The 2020 presidential hopeful said her "real corporate profits tax" is aimed at companies that report large annual gains but pay little in taxes thanks to a variety of tax credits and deductions that are available to lower their overall bill.

An analysis by the Institute on Taxation and Economic Policy, a left-leaning think tank, that was released on Thursday found that the number of publicly held corporations that pay no federal taxes more than doubled last year to 60, thanks in part to the $1.9 trillion tax cut President Donald Trump signed into law.

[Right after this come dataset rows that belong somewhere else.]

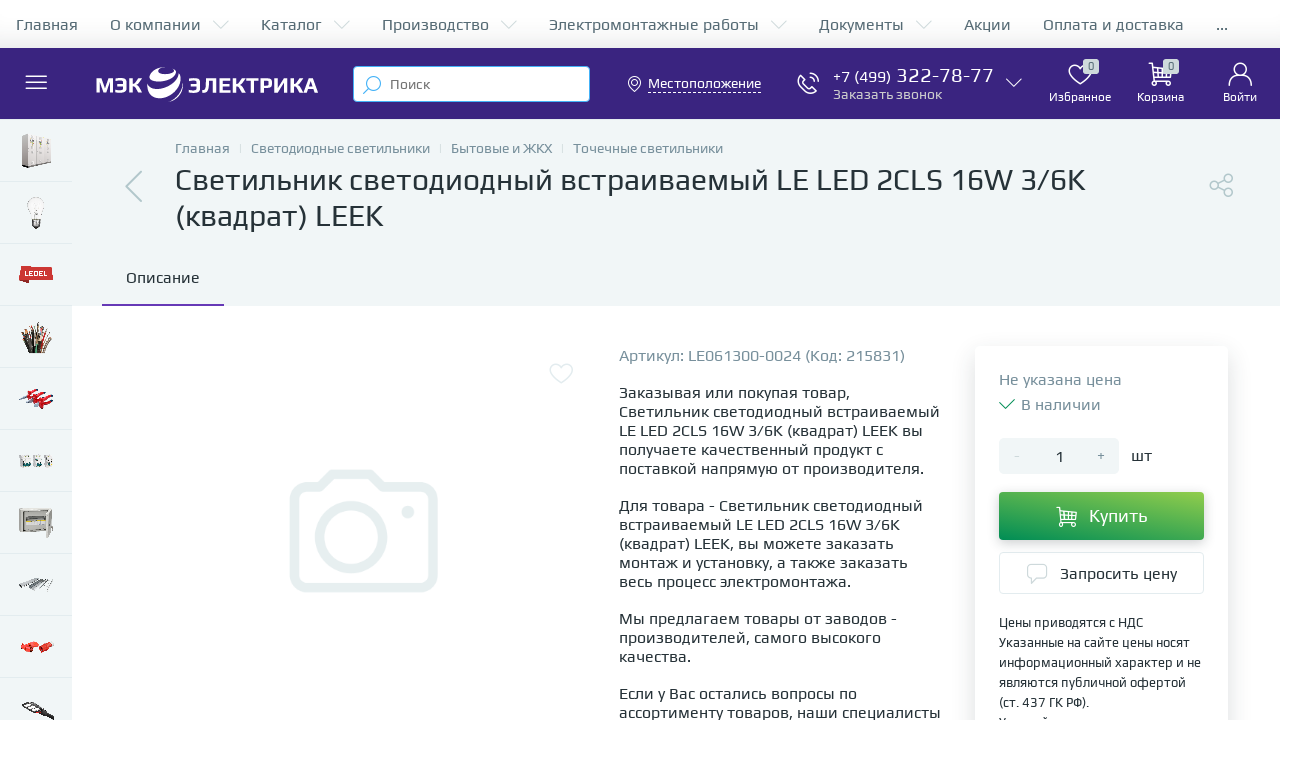

--- FILE ---
content_type: text/html; charset=UTF-8
request_url: https://www.mecelectrica.ru/bitrix/tools/conversion/ajax_counter.php
body_size: 10
content:
OK



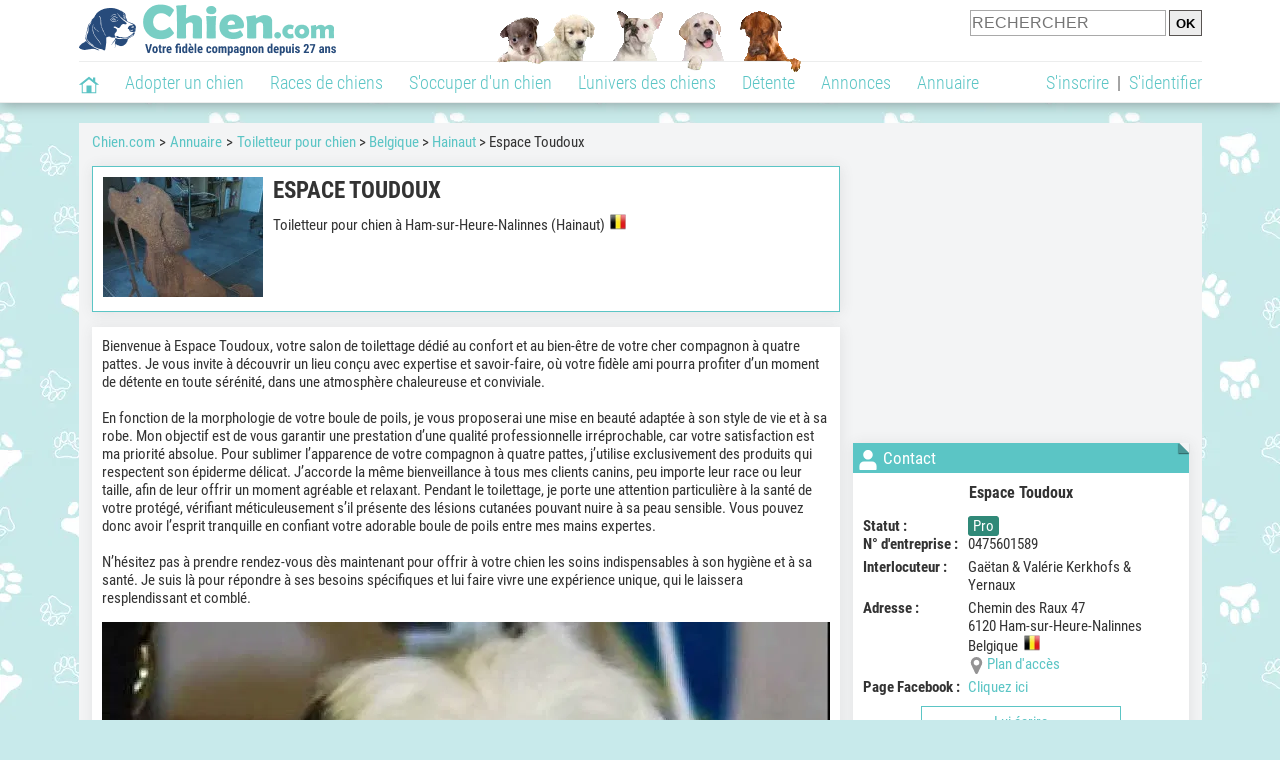

--- FILE ---
content_type: application/javascript; charset=utf-8
request_url: https://fundingchoicesmessages.google.com/f/AGSKWxWvJ_WY6xbDUJp1y-vV2Ck5CvGKvEMVZLQ75N-okGJPHYCBhD8Aw5FNCMsOK5BKl2Ji1Tdh76LDj22SI_uqTEgomx_L_8yIeT9nLU6uKZWZ-ZOU3CcSbuRz5TG-zkw75CfNlU1yfw==?fccs=W251bGwsbnVsbCxudWxsLG51bGwsbnVsbCxudWxsLFsxNzY4NzA5Njc0LDU1NTAwMDAwMF0sbnVsbCxudWxsLG51bGwsW251bGwsWzcsNl0sbnVsbCxudWxsLG51bGwsbnVsbCxudWxsLG51bGwsbnVsbCxudWxsLG51bGwsMV0sImh0dHBzOi8vd3d3LmNoaWVuLmNvbS9hZHJlc3NlL3RvaWxldHRldXItY2FuaW4vZXNwYWNlLXRvdWRvdXgtNzk4NTIucGhwIixudWxsLFtbOCwiTTlsa3pVYVpEc2ciXSxbOSwiZW4tVVMiXSxbMTYsIlsxLDEsMV0iXSxbMTksIjIiXSxbMTcsIlswXSJdLFsyNCwiIl0sWzI5LCJmYWxzZSJdXV0
body_size: 111
content:
if (typeof __googlefc.fcKernelManager.run === 'function') {"use strict";this.default_ContributorServingResponseClientJs=this.default_ContributorServingResponseClientJs||{};(function(_){var window=this;
try{
var np=function(a){this.A=_.t(a)};_.u(np,_.J);var op=function(a){this.A=_.t(a)};_.u(op,_.J);op.prototype.getWhitelistStatus=function(){return _.F(this,2)};var pp=function(a){this.A=_.t(a)};_.u(pp,_.J);var qp=_.Zc(pp),rp=function(a,b,c){this.B=a;this.j=_.A(b,np,1);this.l=_.A(b,_.Nk,3);this.F=_.A(b,op,4);a=this.B.location.hostname;this.D=_.Dg(this.j,2)&&_.O(this.j,2)!==""?_.O(this.j,2):a;a=new _.Og(_.Ok(this.l));this.C=new _.bh(_.q.document,this.D,a);this.console=null;this.o=new _.jp(this.B,c,a)};
rp.prototype.run=function(){if(_.O(this.j,3)){var a=this.C,b=_.O(this.j,3),c=_.dh(a),d=new _.Ug;b=_.fg(d,1,b);c=_.C(c,1,b);_.hh(a,c)}else _.eh(this.C,"FCNEC");_.lp(this.o,_.A(this.l,_.Ae,1),this.l.getDefaultConsentRevocationText(),this.l.getDefaultConsentRevocationCloseText(),this.l.getDefaultConsentRevocationAttestationText(),this.D);_.mp(this.o,_.F(this.F,1),this.F.getWhitelistStatus());var e;a=(e=this.B.googlefc)==null?void 0:e.__executeManualDeployment;a!==void 0&&typeof a==="function"&&_.Qo(this.o.G,
"manualDeploymentApi")};var sp=function(){};sp.prototype.run=function(a,b,c){var d;return _.v(function(e){d=qp(b);(new rp(a,d,c)).run();return e.return({})})};_.Rk(7,new sp);
}catch(e){_._DumpException(e)}
}).call(this,this.default_ContributorServingResponseClientJs);
// Google Inc.

//# sourceURL=/_/mss/boq-content-ads-contributor/_/js/k=boq-content-ads-contributor.ContributorServingResponseClientJs.en_US.M9lkzUaZDsg.es5.O/d=1/exm=ad_blocking_detection_executable,kernel_loader,loader_js_executable/ed=1/rs=AJlcJMzanTQvnnVdXXtZinnKRQ21NfsPog/m=cookie_refresh_executable
__googlefc.fcKernelManager.run('\x5b\x5b\x5b7,\x22\x5b\x5bnull,\\\x22chien.com\\\x22,\\\x22AKsRol_CRGGhO07KlQp2x3UnK9bkE_wtky4HN_hDNVdlbOpcDaeIOqPuBnycVk3e82AxKECojkfbkSHpmfB0pganWrb-YCuWnmerEp7-HtBiUoSe_ihrdpOfe22zu1IxsK2hAPxk3Q183l4a1jkr9fA_JGpqXcdooQ\\\\u003d\\\\u003d\\\x22\x5d,null,\x5b\x5bnull,null,null,\\\x22https:\/\/fundingchoicesmessages.google.com\/f\/AGSKWxW-AtVNJG0FkvYOZQlf-6BX0tf9fIq_HY8cg-gHlsc0Ad4d-Yf7RlwBJrdQ1tb3GoTx8Iwinejmk7wgAhmWS_nAhyg9Fy0L9K1Jd87cceS1cgz8n8Sc-myP19qhK8PALIIbVjTFNA\\\\u003d\\\\u003d\\\x22\x5d,null,null,\x5bnull,null,null,\\\x22https:\/\/fundingchoicesmessages.google.com\/el\/AGSKWxXNpv2PVsM66T1cCV1LkWYki7Xj_Yn7pT98wqwdT4Vo6_w2fTT-JX6nKOk8oOzdP4B_S-APBekzd_Gq3uQp_zZQXFkUJSCEGbxhJCB9mUOpACl6u4eV_6VX7q9Jk-m9V5fMxN-AgA\\\\u003d\\\\u003d\\\x22\x5d,null,\x5bnull,\x5b7,6\x5d,null,null,null,null,null,null,null,null,null,1\x5d\x5d,\x5b3,1\x5d\x5d\x22\x5d\x5d,\x5bnull,null,null,\x22https:\/\/fundingchoicesmessages.google.com\/f\/AGSKWxUSBj9hD3fi1hU7G-PCVBoRfnKReghfMFXffV34Vpsn2wr4XxNUMC7NHO8rsdIrmwHKN0ec09A9D8IcBPioTwT3Ywx9J__YSWD5LEVLzXf-dHiQrUGLwzSJyxNEPQodGIVwvzsDFA\\u003d\\u003d\x22\x5d\x5d');}

--- FILE ---
content_type: application/javascript; charset=utf-8
request_url: https://fundingchoicesmessages.google.com/f/AGSKWxWZUFNMxApY3Jjpa3Jo0EyQZsG1QPmnCb4c_wYEwH3BPmWKNK-DHffbcuc8cX3Hx_PCk9RirMLukuML2fy0Cy-W32WkSfglCbTXTgHieglw4w_dDUoyYgxBrKleKJJ1EDKvyxAKlgqtN0Li1aVcw71dLsR1Ft9Dq-FwUZ7oetzoKT9LWRlzEXCqDYHC/_/ad-bckg.-ads-production./banner_db.php?.fm/ads//wp_ad_250_
body_size: -1288
content:
window['96f288ea-353f-4ff3-98a7-a052deecd1a6'] = true;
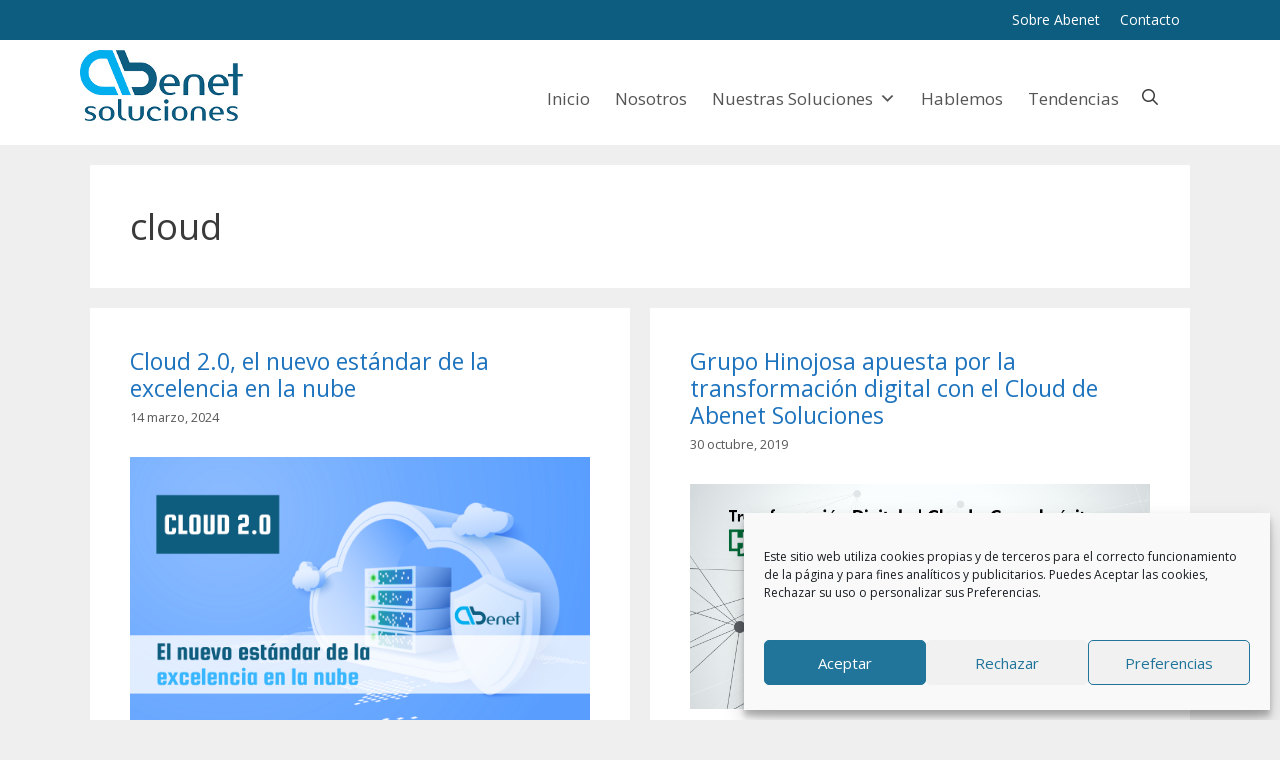

--- FILE ---
content_type: text/javascript
request_url: https://abenetsoluciones.com/wp-content/plugins/subscribe-to-unlock-lite//js/stul-frontend.js?ver=1.3.1
body_size: 1469
content:

jQuery(document).ready(function ($) {
    "use strict";
    function stul_unlock_by_js() {
        if ($('.stul-popup-innerwrap').length > 0 && stul_getCookie('stul_unlock_check') == 'yes') {
            $('.stul-popup-innerwrap').remove();
        }
        if ($('.stul-lock-content').length > 0 && stul_getCookie('stul_unlock_check') == 'yes') {
            $('.stul-lock-content').show();
        }
        if ($('.stul-blur-overlay').length > 0 && stul_getCookie('stul_unlock_check') == 'yes') {
            $('.stul-blur-overlay').remove();
            $('.stul-content-locked').removeClass('stul-content-locked');
        }
    }
    stul_unlock_by_js();
    var countdown_timer = '';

"Everybody profits from being part of this country and everybody ought to make a contribution," Warren said Thursday in an MSNBC interview. "Little sized businesses do it, medium sized businesses do it, families do it, we want the big corporations to do it, too."

The senator pointed to Amazon as an example. The company paid no federal taxes on $11.2 billion in income last year, according to ITEP.

Under Warren's plan, companies would have to pay a 7 percent tax on profits over $100 million that would stack on top of their other federal taxes. In Amazon's case, Warren estimated her tax would have raised its total bill to $698 million.

The company defended its tax practices on Thursday in response.

“Amazon pays all the taxes we are required to pay in the U.S. and every country where we operate, including paying $2.6 billion in corporate tax and reporting $3.4 billion in tax expense over the last three years," a spokesperson said in a statement. "Corporate tax is based on profits, not revenues, and our profits remain modest given retail is a highly competitive, low-margin business and our continued heavy investment."

Warren responded on Twitter that she did not dispute Amazon met its obligations under existing law. "That's the problem," she said.

An accompanying analysis by the economists Emmanuel Saez and Gabriel Zucman, who also consulted on Warren's plan for a wealth tax on the ultra-rich, estimated that 1,200 publicly traded companies would be affected and pay an additional $1 trillion in taxes over 10 years. They added that this was a "lower bound" estimate, since they expected the plan to raise more from some large private companies as well.

Warren argued her approach was better than raising the corporate tax rate — which was cut to 21 percent from 35 percent under Trump — because it would prevent companies from using various breaks to reduce or zero out the new tax.

"It's a small new tax — but because our richest, biggest corporations are so skilled at minimizing their taxes under our current system, that small new tax will generate big new revenue," she wrote in a Medium post.